# ricca moss and java moss



## gio (Nov 9, 2010)

i bought ricca moss and java moss today for my vivariums since i got bored of the same old look for my leucomelas and i wanted to know how to get it to its full growth for my 10g glass lid with a 2inch screen viv and i was wondering if you guys can help me with the lighting and moisture i have my viv temp. at 75* all the time and and my humidity at 84% for my substrate i have coco mulch and im planing on buying the jungle mix from pet smart i have no background in my 5g exoterra but i do in my 10g made from great stuff and silicone with coco mulch i am also asking if i should change it to the clay backgound for better moss groth 

thank you for your time


----------



## David Becher (Feb 10, 2010)

One of the first and most important things to remember is that both riccia, and java cannot be completely dried out. They need to remain wet at all times. Also, riccia requires a nice amount of light to grow nicely, and thats about it!

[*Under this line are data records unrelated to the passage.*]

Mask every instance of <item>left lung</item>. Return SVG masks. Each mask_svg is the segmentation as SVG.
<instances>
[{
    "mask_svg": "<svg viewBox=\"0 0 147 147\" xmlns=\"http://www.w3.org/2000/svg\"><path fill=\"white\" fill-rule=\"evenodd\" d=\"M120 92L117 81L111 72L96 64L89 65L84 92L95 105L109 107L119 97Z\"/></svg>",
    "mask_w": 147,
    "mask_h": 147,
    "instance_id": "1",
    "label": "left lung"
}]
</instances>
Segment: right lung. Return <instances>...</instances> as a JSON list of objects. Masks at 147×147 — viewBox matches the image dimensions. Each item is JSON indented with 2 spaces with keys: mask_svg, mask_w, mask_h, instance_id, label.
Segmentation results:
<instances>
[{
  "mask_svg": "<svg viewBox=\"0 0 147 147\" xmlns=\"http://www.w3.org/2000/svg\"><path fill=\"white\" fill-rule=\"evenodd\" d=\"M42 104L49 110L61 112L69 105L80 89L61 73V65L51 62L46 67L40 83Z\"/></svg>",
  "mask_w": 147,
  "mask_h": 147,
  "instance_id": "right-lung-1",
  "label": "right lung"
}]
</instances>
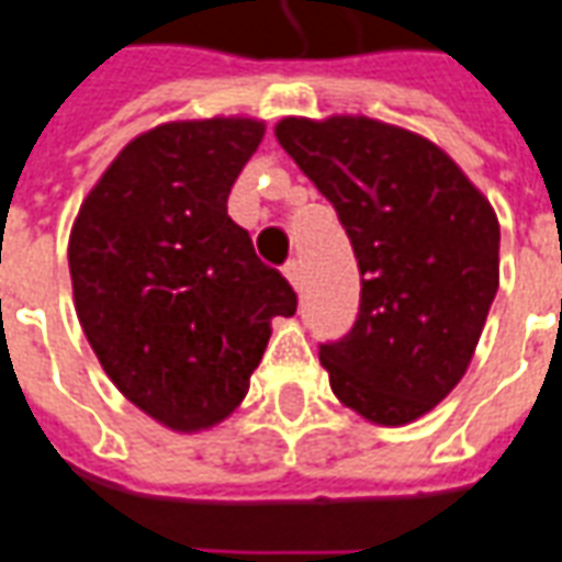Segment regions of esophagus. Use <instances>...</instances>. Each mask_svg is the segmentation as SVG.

editnce java and riccia become established, they will pretty much grow anywhere and everywhere in your tank, as long as they stay wet.


----------



## tclipse (Sep 19, 2009)

^What he said, also when you are adding flies to the tank, try to keep the supplement powder from falling on the moss, it will kill it over time.


----------



## frogparty (Dec 27, 2007)

^^agreed^^ Riccia LOVES light. Give it enough, and it spreads quickly


----------



## PeanutbuttER (Jan 1, 2011)

Java is the easiest. There's a java tribute thread you may like seeing for ideas if you search around for it. I've got java growing on just about all of the wood in my tank and it's migrated up to my cocohut.

However, keep in mind that it looks like crap when you first put it in... but it comes around


----------



## gio (Nov 9, 2010)

thanks ill give it a try and see how they grow


----------